Jin Zengmin, chief executive of a Hangzhou eyeglasses retailer, announced the reward on China’s Twitter-like social website on Saturday.
“If the environmental protection bureau chief dares to swim in [Ruian's] river for 20 minutes, I will pay [him] 200,000 yuan [HK$246,000],” Jin wrote on Sina Weibo.
In three photos Jin posted, a river in small-town Ruian is seen entirely blocked by floating rubbish. Jin blamed a rubber overshoe factory for dumping industrial waste into the river.
This river was where villagers used to wash vegetables and clothes in his childhood, Jin told Chinanews.com.

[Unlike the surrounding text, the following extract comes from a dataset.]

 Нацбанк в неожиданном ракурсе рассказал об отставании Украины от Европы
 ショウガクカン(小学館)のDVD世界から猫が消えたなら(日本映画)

Asked for comment, Ruian’s environmental protection bureau chief, Bao Zhenmin, acknowledged the river was polluted, the report said. But he said the rubbish is from people, and not factories.
“Overpopulation of this region is the main reason behind the pollution…[The population] has largely exceeded the local environment’s capacity,” Bao told Chinanews.com.
According to Bao, the Xianjiang area where the river flows has 44,000 residents, but the migrant population amounts to 80,000 alone. Zhejiang province and its many factories draw hundreds of thousands of migrants from across the country every year.
Bao also told Chinanews.com that a complete water recycling system will be in place within three years. The plan includes a trash recycling site and disposal water treatment plant.
On Sunday, a Shandong environmental protection bureau announced a 100,000 yuan reward for information about an underground pollution case.